Il est enfin intéressant de voir que les éléments de langage de l’ALPA ont été repris sans trop de nuance ici ou là (et notamment le fait que « près d’un internaute sur trois a consulté au moins une fois par mois un site dédié à la contrefaçon audiovisuelle »), à commencer par le ministère de la Culture.
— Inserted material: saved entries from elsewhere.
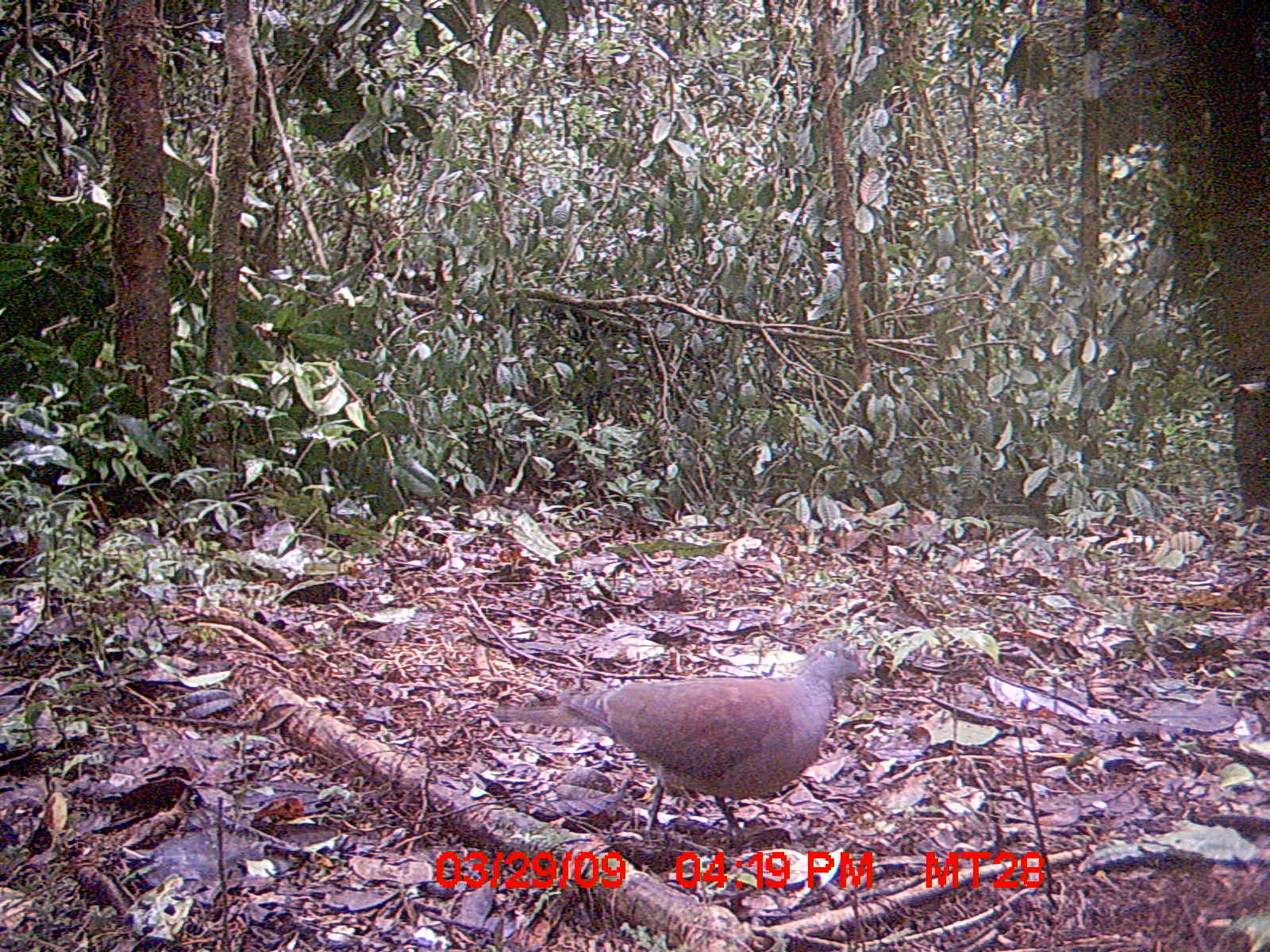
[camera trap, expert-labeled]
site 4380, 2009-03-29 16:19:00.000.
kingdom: Animalia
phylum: Chordata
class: Aves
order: Columbiformes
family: Columbidae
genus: Streptopelia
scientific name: Streptopelia picturata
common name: madagascar turtle-dove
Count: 1.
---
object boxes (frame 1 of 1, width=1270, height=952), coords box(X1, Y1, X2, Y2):
streptopelia picturata: box(492, 640, 866, 837)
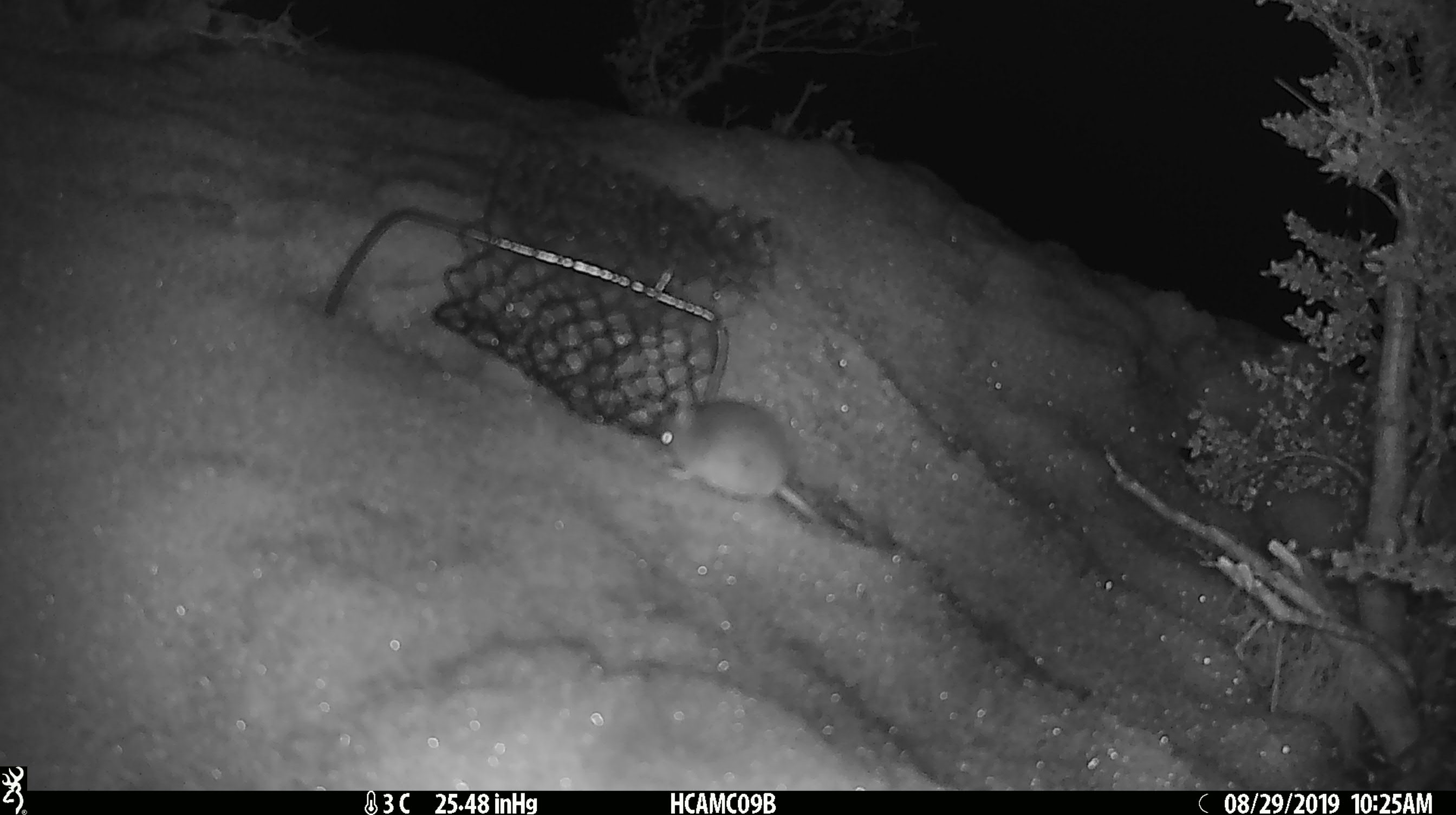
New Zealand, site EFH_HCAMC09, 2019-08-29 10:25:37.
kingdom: Animalia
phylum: Chordata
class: Mammalia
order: Rodentia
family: Muridae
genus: Mus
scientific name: Mus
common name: mouse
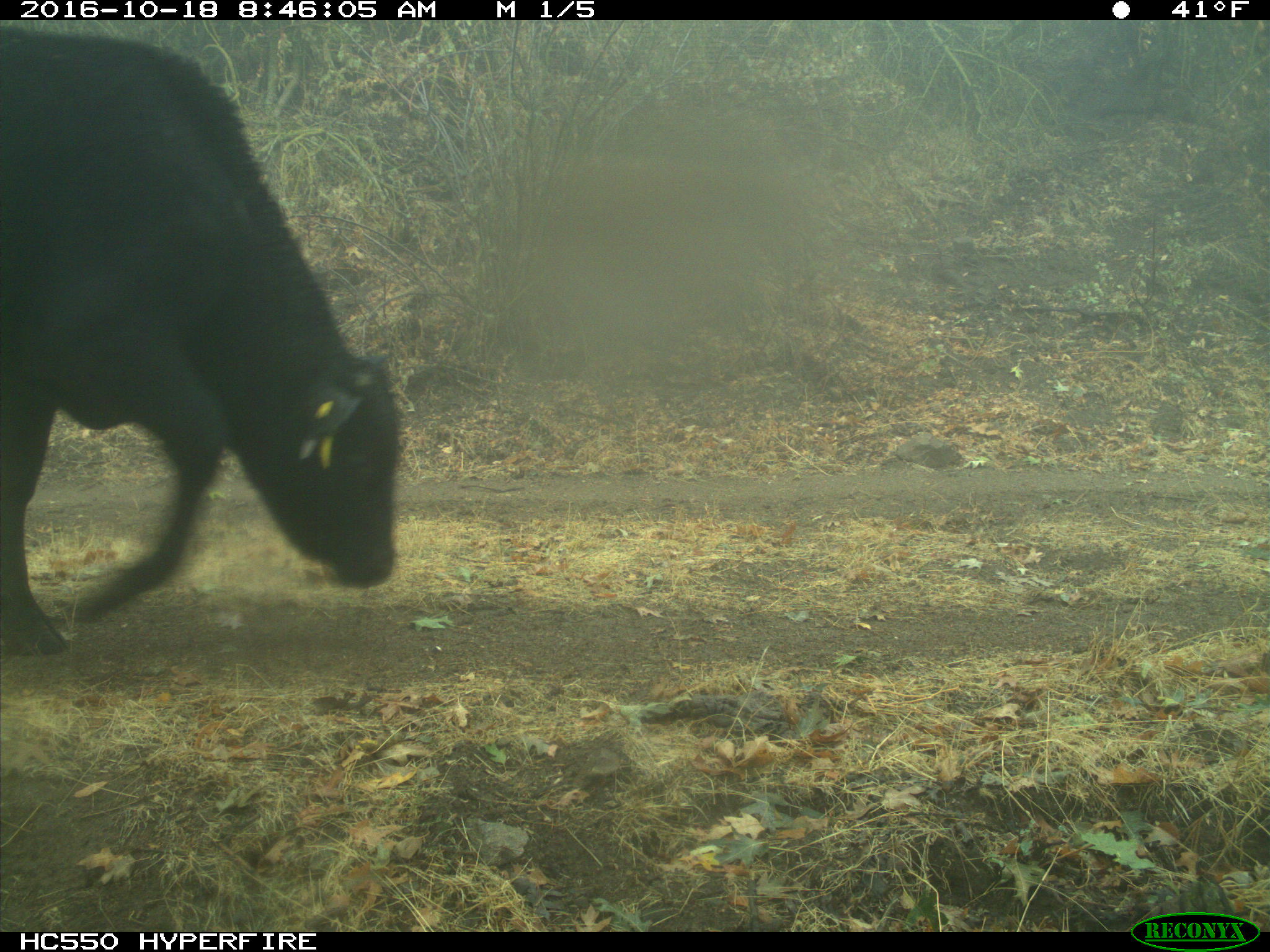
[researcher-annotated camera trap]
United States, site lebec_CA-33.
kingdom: Animalia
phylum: Chordata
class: Mammalia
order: Artiodactyla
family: Bovidae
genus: Bos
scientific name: Bos taurus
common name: domestic cow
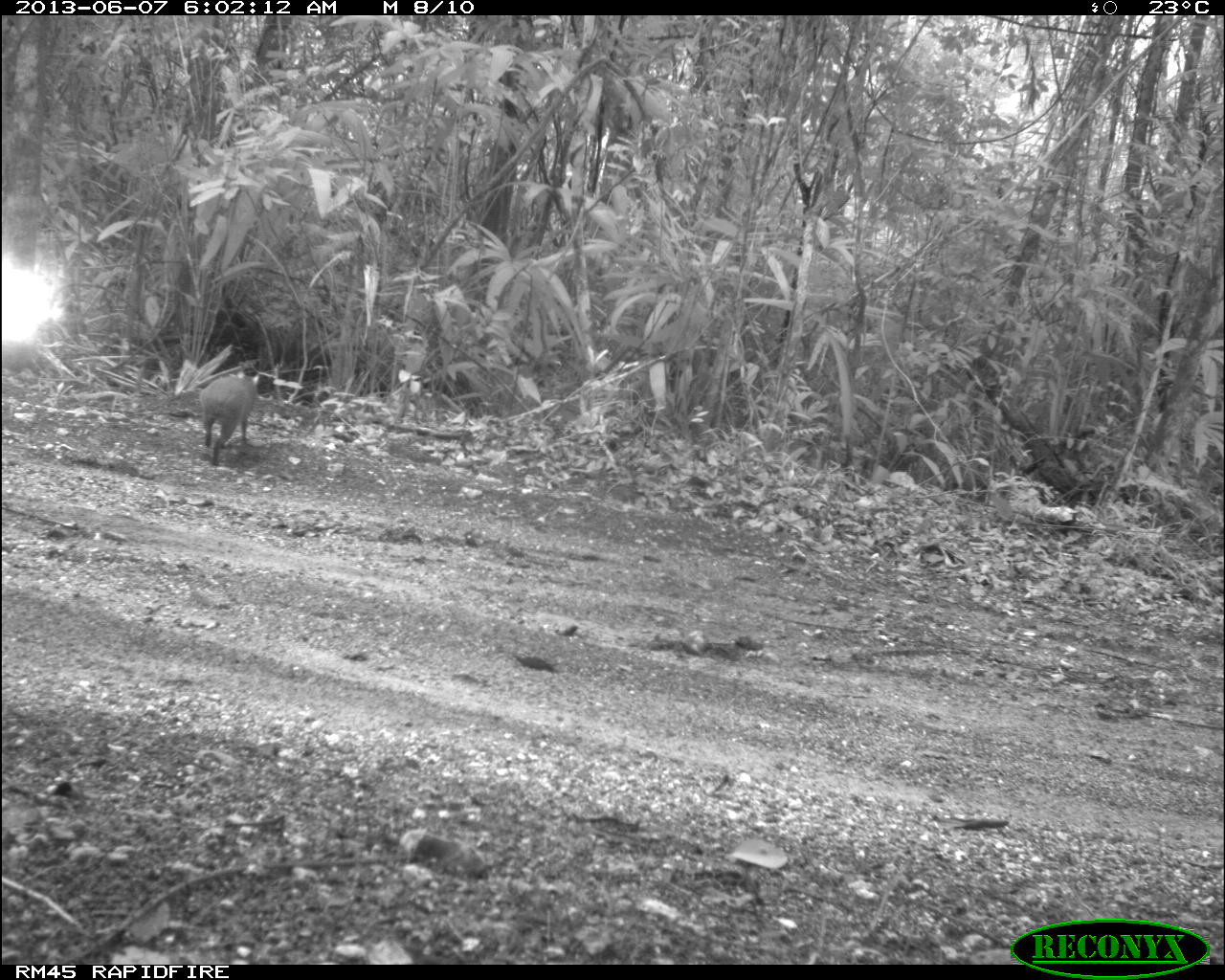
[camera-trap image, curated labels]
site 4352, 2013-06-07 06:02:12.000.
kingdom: Animalia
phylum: Chordata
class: Mammalia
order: Rodentia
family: Dasyproctidae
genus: Dasyprocta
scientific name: Dasyprocta punctata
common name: central american agouti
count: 1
Dès hier, la Rue de Valois a en effet dégainé un communiqué pour « saluer la publication des résultats de cette étude, qui met en évidence l’importance du maintien d’une pédagogie active et déterminée autour de la lutte contre le piratage et de la valeur de la création ».
Aurélie Filippetti a ainsi fait savoir qu’elle tenait à réaffirmer « la nécessité d'une éducation à la création dès le plus jeune âge et tout au long de la vie, quels qu'en soient les moyens d'accès, physiques et numériques, ainsi que du développement d’une offre légale attractive et d’une lutte renforcée contre le piratage commercial ».
Car la publication de cette étude n’arrive pas à n’importe quel moment... La ministre n’a pas réussi à présenter son projet de loi sur la Création, lequel devait procéder entre autres au transfert des compétences de la Hadopi vers le CSA. Et ce au grand dam des ayants droit, qui devront au moins attendre jusqu'à l'année prochaine. Mireille-Imbert Quaretta, la présidente de la Commission de protection des droits de la Hadopi, a en outre remis il y a quelques semaines à la ministre un rapport portant justement sur les outils de lutte contre la contrefaçon commerciale (voir notre analyse).